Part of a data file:
--
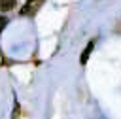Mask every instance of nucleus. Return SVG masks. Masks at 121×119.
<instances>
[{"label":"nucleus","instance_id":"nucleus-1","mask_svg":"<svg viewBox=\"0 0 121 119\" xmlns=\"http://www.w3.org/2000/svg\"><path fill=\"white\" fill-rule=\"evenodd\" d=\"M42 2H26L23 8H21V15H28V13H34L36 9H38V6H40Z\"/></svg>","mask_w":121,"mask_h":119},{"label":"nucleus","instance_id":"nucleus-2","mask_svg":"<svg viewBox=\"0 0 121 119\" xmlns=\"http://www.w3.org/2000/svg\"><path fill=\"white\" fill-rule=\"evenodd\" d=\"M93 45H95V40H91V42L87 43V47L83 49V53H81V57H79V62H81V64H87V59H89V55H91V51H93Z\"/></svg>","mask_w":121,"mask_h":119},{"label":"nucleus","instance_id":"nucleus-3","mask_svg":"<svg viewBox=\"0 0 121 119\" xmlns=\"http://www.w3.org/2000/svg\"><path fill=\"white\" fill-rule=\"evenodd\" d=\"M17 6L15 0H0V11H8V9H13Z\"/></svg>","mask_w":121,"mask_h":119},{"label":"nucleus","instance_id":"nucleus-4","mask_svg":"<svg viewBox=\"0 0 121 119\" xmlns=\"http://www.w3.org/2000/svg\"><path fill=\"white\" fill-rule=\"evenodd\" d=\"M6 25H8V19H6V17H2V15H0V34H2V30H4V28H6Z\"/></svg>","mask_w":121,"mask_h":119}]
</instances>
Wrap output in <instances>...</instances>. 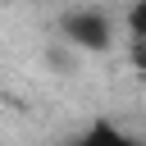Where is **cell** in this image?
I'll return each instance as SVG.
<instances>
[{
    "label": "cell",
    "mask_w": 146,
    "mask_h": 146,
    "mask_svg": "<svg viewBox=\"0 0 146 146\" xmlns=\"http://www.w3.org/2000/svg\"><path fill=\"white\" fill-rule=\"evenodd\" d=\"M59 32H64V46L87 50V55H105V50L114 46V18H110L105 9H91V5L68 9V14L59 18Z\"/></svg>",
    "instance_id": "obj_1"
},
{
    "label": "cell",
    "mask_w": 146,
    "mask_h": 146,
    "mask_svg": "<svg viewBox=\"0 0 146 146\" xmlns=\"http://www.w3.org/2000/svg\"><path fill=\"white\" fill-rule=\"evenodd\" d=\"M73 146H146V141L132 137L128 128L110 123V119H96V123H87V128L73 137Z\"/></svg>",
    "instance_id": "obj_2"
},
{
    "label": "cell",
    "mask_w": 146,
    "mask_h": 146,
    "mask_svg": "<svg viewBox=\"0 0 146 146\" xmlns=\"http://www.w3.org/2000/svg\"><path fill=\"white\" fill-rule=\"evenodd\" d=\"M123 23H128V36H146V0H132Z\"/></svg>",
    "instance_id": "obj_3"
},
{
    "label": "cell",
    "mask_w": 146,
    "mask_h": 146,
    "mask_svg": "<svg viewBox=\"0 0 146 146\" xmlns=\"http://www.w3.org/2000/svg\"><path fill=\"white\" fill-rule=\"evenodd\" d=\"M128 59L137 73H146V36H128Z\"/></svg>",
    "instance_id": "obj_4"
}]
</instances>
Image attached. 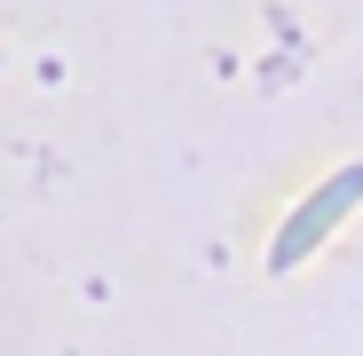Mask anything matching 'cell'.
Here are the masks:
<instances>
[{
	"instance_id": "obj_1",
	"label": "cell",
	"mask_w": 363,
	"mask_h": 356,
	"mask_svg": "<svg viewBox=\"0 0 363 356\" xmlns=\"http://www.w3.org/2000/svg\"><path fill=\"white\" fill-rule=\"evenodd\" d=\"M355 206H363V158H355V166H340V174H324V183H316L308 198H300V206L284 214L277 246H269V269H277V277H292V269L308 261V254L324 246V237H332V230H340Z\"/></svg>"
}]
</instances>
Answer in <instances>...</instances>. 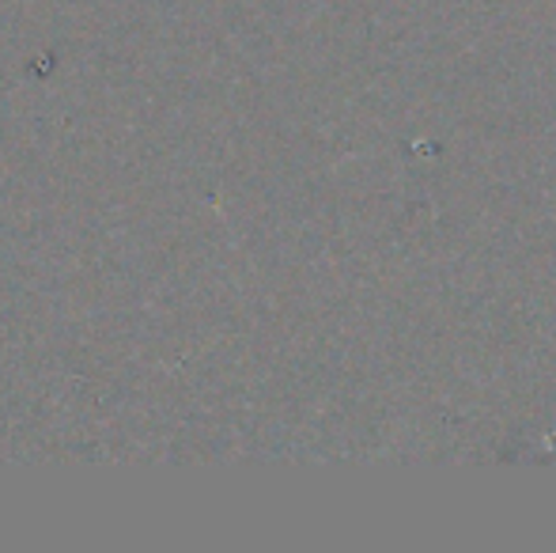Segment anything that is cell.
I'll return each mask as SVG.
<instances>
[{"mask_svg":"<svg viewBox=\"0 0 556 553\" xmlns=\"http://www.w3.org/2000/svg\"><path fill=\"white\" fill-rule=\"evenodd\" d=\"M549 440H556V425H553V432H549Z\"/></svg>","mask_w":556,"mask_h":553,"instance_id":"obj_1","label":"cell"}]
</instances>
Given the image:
--
§ Task details: Extract every line of the records that contains the word "each", treating uppercase and lowercase as different.

§ Correct answer:
I'll return each instance as SVG.
I'll return each mask as SVG.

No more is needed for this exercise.